Sarge was born on May 14, 1917, in Colorado Springs, Colorado. Despite living more than 60 years in Southern California, he maintained that Colorado had it over any spot in the world. He brought back a large glass jar from one of our annual summer trips, full of clean Colorado air, and every so often he would take it off the fireplace mantel and grab a whiff of it, careful to leave enough to savor another day. Quarterback of his high-school football team, he never admitted that he managed to break his knee on purpose during a big game to win the affections of concerned cheerleaders.

Sarge was a waist gunner on B-17s in WWII, flying 35 missions primarily over Germany. He listed every mission in a small, 3x6 inch leather-bound notebook. After WWII, he was drafted out of the Army reserves and served in the Korean War, spending much time in Japan. He earned the stripes and the nickname that stayed with him until the end of his days from those years in the service of his country.

Sarge met his bride-to-be, Eileen O’Brien, while stationed in Long Beach, CA in 1945. She worked at the old Manning’s Restaurant on Pine Avenue, and when he came in to eat one day, she elbowed aside the other waitresses so she could carry the tray of that handsome man. They married on May 30, 1947.

Sarge worked at the Ford Motor plants in Long Beach and Pico Rivera City for 39 years—and in those years, the number of days he missed work could be counted on one hand. That kind of steady, old-fashioned perseverance was a mark of his character, a character defined by consistent warmth and fellowship. After his retirement, he became a congenial nuisance around the house, golfing occasionally, and traveling to Alaska, Ireland and Las Vegas, where he was a good friend of the casino craps tables, occasionally winning but sometimes not, so the drive back to Long Beach could seem awfully long. He was known in the neighborhood for his warm welcomes and his zany front-yard signs, boosting his Colorado sports teams, especially the Denver Broncos, and commenting on the times.
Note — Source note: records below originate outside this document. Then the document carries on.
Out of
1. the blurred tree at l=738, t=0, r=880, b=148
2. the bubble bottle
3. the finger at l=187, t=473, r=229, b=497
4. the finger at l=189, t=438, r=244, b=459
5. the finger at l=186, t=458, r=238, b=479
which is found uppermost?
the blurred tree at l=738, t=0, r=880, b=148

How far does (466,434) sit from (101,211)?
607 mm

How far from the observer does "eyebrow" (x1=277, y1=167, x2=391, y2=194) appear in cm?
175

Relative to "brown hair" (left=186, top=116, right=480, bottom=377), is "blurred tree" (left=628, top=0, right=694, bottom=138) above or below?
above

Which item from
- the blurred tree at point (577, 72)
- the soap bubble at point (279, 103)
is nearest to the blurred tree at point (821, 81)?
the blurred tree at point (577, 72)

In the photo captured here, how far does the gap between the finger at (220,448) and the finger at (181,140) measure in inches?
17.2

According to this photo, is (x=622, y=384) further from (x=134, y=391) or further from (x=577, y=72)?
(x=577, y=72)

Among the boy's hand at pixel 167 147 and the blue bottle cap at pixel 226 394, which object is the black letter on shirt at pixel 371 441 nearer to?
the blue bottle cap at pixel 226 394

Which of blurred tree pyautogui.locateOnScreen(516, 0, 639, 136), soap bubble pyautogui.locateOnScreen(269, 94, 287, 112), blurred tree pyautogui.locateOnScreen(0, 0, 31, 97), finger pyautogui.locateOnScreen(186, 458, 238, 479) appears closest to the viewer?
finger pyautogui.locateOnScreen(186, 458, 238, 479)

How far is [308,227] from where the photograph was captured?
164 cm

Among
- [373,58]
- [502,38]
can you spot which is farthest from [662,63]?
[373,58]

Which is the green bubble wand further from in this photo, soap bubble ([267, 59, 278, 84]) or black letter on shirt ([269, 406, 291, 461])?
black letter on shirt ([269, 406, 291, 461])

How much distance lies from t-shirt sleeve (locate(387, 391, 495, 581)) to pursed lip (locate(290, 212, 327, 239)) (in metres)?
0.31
He is survived by his wife Eileen, his four children, Colleen Bentley, Kathleen Bentley, Rick Bentley and Tom Bentley, his grandson Zach King and several nieces and nephews and grandnieces and nephews. Despite him living a full, rich 93 years, they wish he could have lived forever.

Touching the Essence
I wanted it to say more. Not more words, but more essence—but that’s the challenge, always the crucible of trying to write. This obit is what we have, and this will do. Dad, I hope you like it.